How many lines in the records below contain the word "pouch"? Reply with the number alone.

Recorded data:
▽

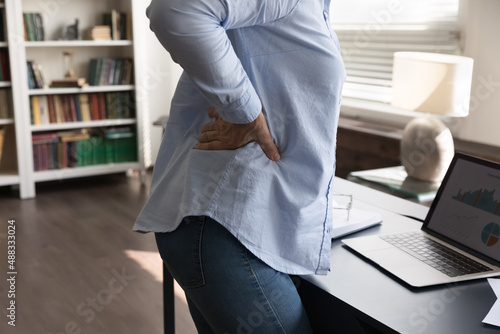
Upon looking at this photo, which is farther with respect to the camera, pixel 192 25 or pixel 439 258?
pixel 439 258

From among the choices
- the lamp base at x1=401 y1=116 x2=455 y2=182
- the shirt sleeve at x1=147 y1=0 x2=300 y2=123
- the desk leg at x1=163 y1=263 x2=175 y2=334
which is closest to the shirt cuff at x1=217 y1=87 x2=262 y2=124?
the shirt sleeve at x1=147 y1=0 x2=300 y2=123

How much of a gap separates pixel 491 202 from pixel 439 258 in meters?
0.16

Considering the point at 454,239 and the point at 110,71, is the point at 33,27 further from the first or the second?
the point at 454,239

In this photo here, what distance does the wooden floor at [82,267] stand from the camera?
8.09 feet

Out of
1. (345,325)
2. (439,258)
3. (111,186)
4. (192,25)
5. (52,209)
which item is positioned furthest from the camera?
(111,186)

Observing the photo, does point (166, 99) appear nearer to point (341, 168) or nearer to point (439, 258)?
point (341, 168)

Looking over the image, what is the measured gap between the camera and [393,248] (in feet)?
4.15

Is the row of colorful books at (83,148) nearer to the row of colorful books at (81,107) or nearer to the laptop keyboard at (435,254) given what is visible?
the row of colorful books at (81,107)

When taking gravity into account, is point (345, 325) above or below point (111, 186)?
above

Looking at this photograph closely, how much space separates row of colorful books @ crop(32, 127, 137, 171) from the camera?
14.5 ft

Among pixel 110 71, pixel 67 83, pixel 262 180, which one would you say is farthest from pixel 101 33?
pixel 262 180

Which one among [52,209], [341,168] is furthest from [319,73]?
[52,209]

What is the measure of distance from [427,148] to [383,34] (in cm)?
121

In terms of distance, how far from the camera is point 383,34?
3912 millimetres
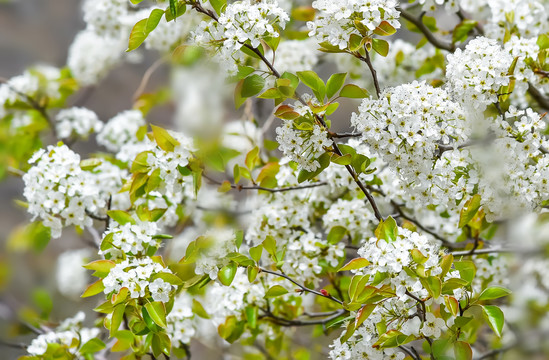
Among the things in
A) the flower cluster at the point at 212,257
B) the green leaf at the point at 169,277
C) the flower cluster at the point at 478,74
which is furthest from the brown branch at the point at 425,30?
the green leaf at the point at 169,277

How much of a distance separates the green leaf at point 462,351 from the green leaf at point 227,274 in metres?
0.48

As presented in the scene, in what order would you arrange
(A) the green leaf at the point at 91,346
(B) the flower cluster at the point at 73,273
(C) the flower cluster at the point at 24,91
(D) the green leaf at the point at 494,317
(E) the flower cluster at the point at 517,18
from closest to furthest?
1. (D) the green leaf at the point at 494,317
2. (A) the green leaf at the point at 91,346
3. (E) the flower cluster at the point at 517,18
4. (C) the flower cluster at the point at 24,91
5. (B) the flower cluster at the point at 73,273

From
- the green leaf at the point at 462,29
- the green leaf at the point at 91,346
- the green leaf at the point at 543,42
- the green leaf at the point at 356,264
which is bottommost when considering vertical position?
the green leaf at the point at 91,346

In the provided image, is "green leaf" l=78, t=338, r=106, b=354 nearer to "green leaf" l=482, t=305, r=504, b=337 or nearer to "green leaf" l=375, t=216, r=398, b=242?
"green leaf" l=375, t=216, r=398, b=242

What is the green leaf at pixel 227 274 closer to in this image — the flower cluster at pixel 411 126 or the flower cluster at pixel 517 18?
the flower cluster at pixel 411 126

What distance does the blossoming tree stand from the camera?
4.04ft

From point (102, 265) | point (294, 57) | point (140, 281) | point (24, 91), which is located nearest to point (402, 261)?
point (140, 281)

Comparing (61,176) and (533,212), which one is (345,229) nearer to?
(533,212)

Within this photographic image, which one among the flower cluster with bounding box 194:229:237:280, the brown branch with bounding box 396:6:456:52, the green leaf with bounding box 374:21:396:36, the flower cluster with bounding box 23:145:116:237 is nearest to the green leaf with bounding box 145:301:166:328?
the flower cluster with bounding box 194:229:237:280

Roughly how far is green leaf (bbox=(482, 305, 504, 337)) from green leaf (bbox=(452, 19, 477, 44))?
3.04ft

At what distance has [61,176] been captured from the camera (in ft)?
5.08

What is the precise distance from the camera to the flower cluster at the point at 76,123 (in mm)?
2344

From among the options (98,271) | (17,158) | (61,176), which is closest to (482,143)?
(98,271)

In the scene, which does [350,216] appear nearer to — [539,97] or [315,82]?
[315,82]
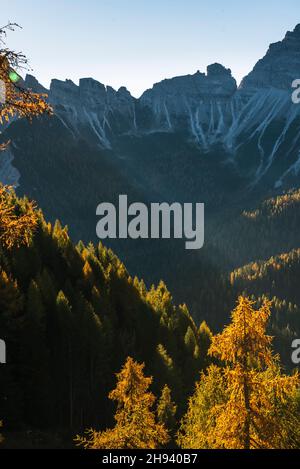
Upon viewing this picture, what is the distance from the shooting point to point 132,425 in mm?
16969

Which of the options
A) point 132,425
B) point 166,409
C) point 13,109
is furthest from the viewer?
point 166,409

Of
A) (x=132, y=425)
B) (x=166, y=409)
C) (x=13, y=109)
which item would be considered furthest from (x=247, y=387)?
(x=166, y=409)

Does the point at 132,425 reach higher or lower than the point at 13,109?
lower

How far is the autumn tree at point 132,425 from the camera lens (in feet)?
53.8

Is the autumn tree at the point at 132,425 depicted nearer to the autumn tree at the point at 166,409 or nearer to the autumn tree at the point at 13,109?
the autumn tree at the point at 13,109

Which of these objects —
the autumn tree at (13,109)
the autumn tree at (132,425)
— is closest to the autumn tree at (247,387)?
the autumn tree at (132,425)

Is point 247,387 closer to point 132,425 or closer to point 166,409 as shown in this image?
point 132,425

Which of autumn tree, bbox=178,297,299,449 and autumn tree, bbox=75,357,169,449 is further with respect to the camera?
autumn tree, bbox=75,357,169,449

△
▽

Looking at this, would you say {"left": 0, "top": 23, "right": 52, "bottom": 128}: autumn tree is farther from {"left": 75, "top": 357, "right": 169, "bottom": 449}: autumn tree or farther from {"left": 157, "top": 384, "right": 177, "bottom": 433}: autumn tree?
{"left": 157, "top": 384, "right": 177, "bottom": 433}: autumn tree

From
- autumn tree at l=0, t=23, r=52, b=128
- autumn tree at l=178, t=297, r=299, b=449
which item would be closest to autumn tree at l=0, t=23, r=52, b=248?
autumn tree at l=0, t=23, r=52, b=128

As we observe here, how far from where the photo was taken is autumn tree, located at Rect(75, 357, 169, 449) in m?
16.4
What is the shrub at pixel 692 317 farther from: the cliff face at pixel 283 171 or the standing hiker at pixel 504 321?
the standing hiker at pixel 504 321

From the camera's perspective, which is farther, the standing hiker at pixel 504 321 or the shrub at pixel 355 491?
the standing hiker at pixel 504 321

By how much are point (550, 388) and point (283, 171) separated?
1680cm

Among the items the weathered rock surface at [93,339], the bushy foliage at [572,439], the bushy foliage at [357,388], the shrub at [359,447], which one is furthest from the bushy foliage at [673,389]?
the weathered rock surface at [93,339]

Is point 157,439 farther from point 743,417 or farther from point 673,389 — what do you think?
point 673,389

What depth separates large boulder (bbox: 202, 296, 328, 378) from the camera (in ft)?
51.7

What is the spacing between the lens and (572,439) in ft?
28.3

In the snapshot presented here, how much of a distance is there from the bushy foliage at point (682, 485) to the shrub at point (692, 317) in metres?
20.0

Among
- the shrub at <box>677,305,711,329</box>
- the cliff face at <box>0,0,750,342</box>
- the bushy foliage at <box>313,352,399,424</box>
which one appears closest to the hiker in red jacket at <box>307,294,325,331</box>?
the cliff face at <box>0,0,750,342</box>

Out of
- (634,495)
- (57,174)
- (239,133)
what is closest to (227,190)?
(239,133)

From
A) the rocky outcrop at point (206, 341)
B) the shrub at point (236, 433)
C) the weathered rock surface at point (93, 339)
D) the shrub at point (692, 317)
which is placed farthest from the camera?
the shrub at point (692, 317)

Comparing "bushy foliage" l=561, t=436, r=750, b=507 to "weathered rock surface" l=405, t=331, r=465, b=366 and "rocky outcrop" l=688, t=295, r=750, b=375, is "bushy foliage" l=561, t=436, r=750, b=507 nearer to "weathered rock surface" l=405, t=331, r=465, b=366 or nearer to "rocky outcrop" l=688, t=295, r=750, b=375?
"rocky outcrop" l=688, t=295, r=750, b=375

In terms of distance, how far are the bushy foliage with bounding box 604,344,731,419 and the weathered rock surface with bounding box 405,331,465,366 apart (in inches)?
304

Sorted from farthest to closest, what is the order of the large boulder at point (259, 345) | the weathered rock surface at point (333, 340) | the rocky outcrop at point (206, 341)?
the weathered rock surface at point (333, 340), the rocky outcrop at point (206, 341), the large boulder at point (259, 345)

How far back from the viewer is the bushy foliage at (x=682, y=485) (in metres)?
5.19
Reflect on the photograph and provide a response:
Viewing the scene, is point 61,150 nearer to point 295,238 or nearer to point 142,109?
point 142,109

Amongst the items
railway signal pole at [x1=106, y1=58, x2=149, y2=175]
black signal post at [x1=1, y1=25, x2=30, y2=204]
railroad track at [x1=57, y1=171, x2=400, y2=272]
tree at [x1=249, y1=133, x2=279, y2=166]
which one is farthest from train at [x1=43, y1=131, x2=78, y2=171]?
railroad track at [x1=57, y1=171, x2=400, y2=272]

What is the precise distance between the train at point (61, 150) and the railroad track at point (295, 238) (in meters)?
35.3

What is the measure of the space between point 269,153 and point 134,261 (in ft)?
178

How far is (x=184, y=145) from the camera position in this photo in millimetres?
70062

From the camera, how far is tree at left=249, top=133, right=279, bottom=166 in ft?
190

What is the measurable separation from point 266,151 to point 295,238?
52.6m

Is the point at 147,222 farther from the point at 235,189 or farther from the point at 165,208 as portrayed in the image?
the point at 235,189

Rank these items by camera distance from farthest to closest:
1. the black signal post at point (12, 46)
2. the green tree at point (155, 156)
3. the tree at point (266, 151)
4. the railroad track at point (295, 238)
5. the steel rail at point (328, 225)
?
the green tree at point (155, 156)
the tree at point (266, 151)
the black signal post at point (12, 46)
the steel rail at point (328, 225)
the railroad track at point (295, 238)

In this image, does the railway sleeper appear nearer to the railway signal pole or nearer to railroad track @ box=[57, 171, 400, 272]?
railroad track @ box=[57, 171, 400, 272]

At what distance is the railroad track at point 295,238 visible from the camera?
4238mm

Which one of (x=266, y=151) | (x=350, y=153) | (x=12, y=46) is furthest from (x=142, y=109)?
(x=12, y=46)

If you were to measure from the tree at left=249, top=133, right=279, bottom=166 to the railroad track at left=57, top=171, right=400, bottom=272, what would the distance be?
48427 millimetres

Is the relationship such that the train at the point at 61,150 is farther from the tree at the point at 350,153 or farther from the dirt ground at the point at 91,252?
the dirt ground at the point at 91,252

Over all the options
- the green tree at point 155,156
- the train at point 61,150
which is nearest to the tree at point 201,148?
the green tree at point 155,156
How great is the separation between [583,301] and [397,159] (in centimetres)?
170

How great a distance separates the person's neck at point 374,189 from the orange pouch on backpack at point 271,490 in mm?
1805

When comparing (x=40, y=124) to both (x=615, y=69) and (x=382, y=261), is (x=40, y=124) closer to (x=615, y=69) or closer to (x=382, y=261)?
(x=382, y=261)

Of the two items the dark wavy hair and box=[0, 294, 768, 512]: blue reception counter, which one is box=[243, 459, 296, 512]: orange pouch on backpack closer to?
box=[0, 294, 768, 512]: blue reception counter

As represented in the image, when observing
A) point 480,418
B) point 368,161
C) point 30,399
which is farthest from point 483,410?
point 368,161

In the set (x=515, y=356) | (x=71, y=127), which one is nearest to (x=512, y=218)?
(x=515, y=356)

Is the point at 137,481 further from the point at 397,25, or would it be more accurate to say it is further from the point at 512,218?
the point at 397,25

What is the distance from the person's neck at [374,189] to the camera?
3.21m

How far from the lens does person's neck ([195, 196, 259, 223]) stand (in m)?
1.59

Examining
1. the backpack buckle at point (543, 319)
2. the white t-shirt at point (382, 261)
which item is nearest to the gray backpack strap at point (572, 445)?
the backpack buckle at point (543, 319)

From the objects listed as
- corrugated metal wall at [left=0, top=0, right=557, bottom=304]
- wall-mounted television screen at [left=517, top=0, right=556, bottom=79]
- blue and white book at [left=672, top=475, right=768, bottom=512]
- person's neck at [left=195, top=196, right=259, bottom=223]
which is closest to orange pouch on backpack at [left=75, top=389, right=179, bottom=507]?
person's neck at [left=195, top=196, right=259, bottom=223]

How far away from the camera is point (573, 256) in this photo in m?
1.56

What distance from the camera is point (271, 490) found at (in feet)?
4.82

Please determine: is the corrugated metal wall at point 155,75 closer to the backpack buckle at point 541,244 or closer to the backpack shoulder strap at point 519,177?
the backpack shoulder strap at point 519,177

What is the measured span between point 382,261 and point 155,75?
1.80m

△

→ **Correct result**: 3